Sirtris is developing drugs that have the potential to have a huge impact on the treatment of diseases of aging such as diabetes, cancer, and Alzheimer’s. And in the space of about five years, the firm has grown from a startup founded around Harvard professor David Sinclair’s discovery about the anti-aging effects of so-called sirtuin enzymes (which are activated by the red-wine chemical resveratrol) to a subsidiary of a major pharma company with the therapeutic assets and resources to significantly impact human health.
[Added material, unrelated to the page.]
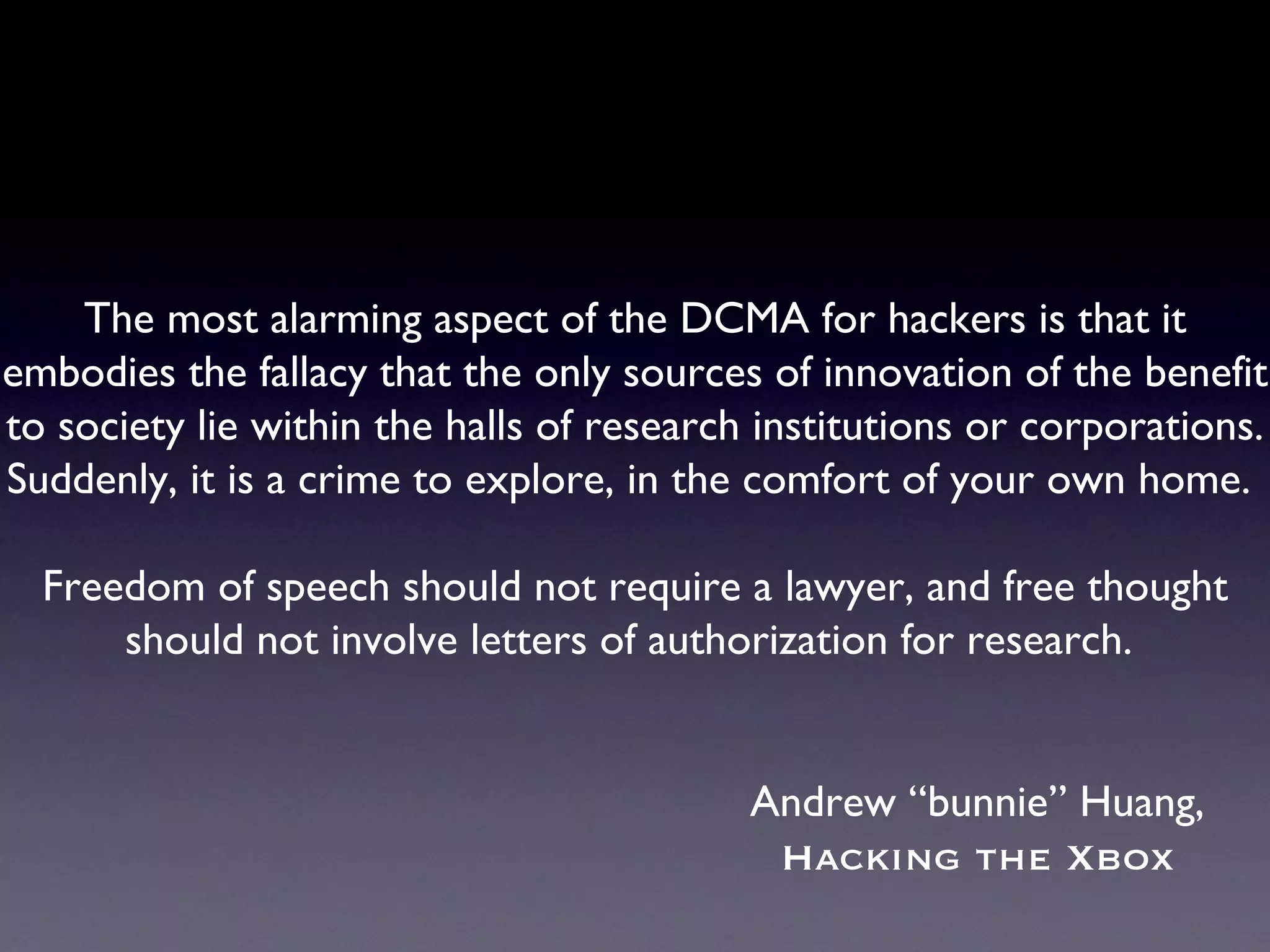 The most alarming aspect of the DCMA for hackers is that it embodies the fallacy that the only sources of innovation of the benefit to society lie within the halls of research institutions or corporations. Suddenly, it is a crime to explore, in the comfort of your own home.  Freedom of speech should not require a lawyer, and free thought should not involve letters of authorization for research.  Andrew “bunnie” Huang, Hacking the Xbox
In the new trial, Sirtris will test its SRT-2104 drug candidate in about 200 patients with Type 2 diabetes in the UK and Eastern Europe. Like in most mid-stage clinical trials, the primary aim of the study is to show whether the drug is safe and tolerable in those patients. Yet the secondary goals of the study are to show whether the drug reduces blood sugar levels and to measure the drug’s effect on patients’ insulin levels. The large trial isn’t expected to yield any data before late 2010.
SRT-2104 is designed to boost the production of one particular sirtuin enzyme, SRT1, which is believed to enhance metabolic function in cells and mimic the effects of a low-calorie diet. It is intended to be more specific in its action than resveratrol, which can have multiple biological effects, and it’s about 1,000 times as potent as the red-wine-derived compound. As Sirtris indicated last year, it has ended development of its proprietary formulation of resveratrol, SRT-501, for Type 2 diabetes, in favor of SRT-2104. In mouse studies, SRT-2104 reduced blood sugar levels and boosted the ability of the insulin to control blood sugar. The new clinical trial will provide an opportunity to see if such effects are reproducible in humans.
In addition to the diabetes work, Sirtris has done pre-clinical testing of its sirtuin-activator drugs on certain targets related to inflammation, such as TNF-alpha proteins. In mice, a compound known as SRT-2183 suppressed proteins that are overabundant in patients with inflammatory bowel disease. Still, Sirtris did not say whether it plans to pursue human clinical trials of an IBD treatment (although its preclinical work indicates that is a distinct possibility.)
Sirtris CEO Christoph Westphal said during the Harvard Medical School meeting that there are 15 active clinical trials of drugs that activate sirtuins, at his firm and others around the world, to treat a variety of diseases. “There are going to be a lot of people working on it,” he said. “It’s a huge field.”